The sounds of a guys’ locker room were drowned out by a single voice, and the blond boy nodded toward the guy who’d yelled his name.
“Say it ain’t so, buddy. Say it ain’t so.”
“Say what ain’t so?” the blond, who I could only assume was Davis, asked.
“You and Cindy on the outs? That girl is…” Rather than search his mind for an adjective, the speaker let out a long, low whistle.
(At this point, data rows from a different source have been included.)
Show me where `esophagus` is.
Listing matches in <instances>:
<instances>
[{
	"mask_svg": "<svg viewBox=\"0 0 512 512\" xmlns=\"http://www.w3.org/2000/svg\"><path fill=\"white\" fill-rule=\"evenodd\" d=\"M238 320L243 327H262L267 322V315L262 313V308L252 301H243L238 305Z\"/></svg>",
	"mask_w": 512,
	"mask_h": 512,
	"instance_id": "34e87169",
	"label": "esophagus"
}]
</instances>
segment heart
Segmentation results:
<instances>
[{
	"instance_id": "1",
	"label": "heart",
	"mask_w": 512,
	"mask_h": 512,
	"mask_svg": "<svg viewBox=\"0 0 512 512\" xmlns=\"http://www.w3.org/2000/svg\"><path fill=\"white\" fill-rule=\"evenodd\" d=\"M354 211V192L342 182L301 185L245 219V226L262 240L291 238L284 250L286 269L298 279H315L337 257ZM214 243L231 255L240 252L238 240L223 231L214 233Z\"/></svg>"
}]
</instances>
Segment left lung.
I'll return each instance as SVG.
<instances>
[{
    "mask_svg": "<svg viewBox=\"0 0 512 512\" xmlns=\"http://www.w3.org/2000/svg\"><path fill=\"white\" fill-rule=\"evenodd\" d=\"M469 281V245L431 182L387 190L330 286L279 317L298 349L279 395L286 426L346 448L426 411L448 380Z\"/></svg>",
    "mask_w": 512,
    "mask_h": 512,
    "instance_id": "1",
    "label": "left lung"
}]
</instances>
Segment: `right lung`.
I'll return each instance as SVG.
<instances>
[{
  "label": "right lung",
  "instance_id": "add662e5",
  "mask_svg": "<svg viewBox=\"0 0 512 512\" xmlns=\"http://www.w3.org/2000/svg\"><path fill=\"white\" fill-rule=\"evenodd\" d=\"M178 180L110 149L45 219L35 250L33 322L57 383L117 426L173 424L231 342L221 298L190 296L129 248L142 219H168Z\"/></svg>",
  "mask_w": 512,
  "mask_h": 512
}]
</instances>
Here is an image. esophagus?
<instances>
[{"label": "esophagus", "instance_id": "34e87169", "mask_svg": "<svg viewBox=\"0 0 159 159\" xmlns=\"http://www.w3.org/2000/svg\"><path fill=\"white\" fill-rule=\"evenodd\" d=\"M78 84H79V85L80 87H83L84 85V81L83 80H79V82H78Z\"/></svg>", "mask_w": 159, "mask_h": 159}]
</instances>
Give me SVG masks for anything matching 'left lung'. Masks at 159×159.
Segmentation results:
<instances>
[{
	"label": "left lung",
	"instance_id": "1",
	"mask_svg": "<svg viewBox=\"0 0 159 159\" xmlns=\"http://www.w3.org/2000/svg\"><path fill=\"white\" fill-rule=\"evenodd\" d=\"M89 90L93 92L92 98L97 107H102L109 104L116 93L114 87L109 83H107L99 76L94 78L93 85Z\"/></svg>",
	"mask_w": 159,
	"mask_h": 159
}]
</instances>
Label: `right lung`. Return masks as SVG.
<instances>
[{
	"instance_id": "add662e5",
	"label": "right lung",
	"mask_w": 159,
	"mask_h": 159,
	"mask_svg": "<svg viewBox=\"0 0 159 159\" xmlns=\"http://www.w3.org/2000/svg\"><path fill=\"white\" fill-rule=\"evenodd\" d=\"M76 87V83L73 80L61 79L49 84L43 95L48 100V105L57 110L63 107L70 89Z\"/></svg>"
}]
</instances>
Davis slammed his locker shut. “Cindy and I are fine,” he said. “She knows she’s got a good thing here.” At the word “here,” he gestured to himself. “Anyone tell you otherwise?”
Davis’s friend didn’t speak for a moment, and Davis advanced on him. “You tell whoever it is that he’s dreaming, and that if he knows what’s good for him, he’ll stay away from Helen.”
“Helen?” I mouthed the question, even as the other guy spoke it, but Davis stormed off without another word, and the moment he rounded the corner, he disappeared into nothing.
“Okay.” I spoke the word under my breath and looked again at the picture I was touching.
IN LOVING MEMORY: JOHN MICHAEL DAVIS, CLASS OF 1987.
“He disappeared.” My thoughts were coming out of my mouth so quickly that I couldn’t have stopped them if I’d tried. “He walked around the corner, and he disappeared. And then, somehow, he died.”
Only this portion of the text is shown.